Everybody wants work-life balance. It’s a matter of everyone learning where the boundaries are, for themselves and for others. Yet, this is often easier said than done.
Jacqueline Carter, Senior Partner and Director North America at Potential Project, a research and leadership development consultancy, has highlighted that a kind leader can make an enormous difference to the mental well-being of the staff of the organization that he or she leads.
“It’s tough to be a leader today,” she said. “You need to drive business results in a complex, fast-paced, rapidly changing environment while at the same time support and care for your people.”
In the work that Potential Project does with global companies, Jacqueline saw many leaders trying to care for their people by taking more burden onto themselves. Often, these leaders are under so much pressure that they are not able to care for themselves. The first step in effective leadership of others is wise and caring leadership of oneself.

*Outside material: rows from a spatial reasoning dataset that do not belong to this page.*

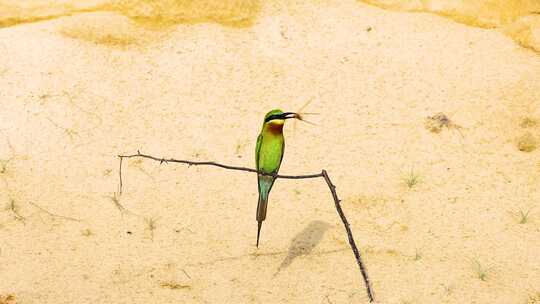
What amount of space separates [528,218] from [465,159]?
2.57 ft

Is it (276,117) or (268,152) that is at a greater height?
(276,117)

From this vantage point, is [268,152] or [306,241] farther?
[306,241]

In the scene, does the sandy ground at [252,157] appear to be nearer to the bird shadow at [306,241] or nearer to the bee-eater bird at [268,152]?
the bird shadow at [306,241]

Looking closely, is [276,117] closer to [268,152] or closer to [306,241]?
[268,152]

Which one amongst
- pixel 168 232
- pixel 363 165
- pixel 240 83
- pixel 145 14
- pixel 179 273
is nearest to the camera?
pixel 179 273

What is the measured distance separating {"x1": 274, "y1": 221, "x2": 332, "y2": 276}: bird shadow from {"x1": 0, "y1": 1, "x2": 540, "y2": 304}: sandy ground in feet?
0.04

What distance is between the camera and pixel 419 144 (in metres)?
6.46

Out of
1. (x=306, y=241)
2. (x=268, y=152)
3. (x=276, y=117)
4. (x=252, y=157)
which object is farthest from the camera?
(x=252, y=157)

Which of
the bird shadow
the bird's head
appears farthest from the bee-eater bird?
the bird shadow

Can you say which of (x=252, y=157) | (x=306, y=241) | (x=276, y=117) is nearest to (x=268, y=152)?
(x=276, y=117)

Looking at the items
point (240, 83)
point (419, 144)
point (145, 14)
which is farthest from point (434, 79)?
point (145, 14)

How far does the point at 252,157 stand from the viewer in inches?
249

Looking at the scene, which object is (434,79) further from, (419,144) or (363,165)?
(363,165)

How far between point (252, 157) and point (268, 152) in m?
1.34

“By not prioritizing their own self-care, they were not being good role models for their people,” she noted, adding, “They were not being of service to their people or their clients when they were tired, overworked and overwhelmed most of the time.”
Over the past year, economic shock from supplies disruption with the continued war in Ukraine affected global perspectives even more adversely. A looming recession, high inflation, soaring energy prices and pending job cuts have become a reality.
This tide of global sadness among people was confirmed by The New York Times, which reported that a Gallup survey of 150,000 people in over 140 countries on their emotional lives recently hit a record high of negative emotions, including stress, sadness, anger, worry and physical pain.
Many senior executives were not spared. In the US, UK, Canada and Australia, many said they were exhausted, stressed, and even depressed. They considered quitting their jobs, mindful that improving their well-being was more important than advancing their career.
The dramatic reduction of business travel during the pandemic years allowed some senior executives a taste of work-life balance with their families. However, working parents with younger children found it hard to strike a healthy balance working from home. Most of all, a separation between personal and professional lives became harder and harder to maintain.
So the message is clear: We should adopt initiatives to nurture mental resilience, to change mindsets from negative to positive ones. We need to train our mental skills to help us bounce back with optimism in our lives.
We can look out for each other and make our workplaces happier abodes for earning a living – whether at offices or working from home.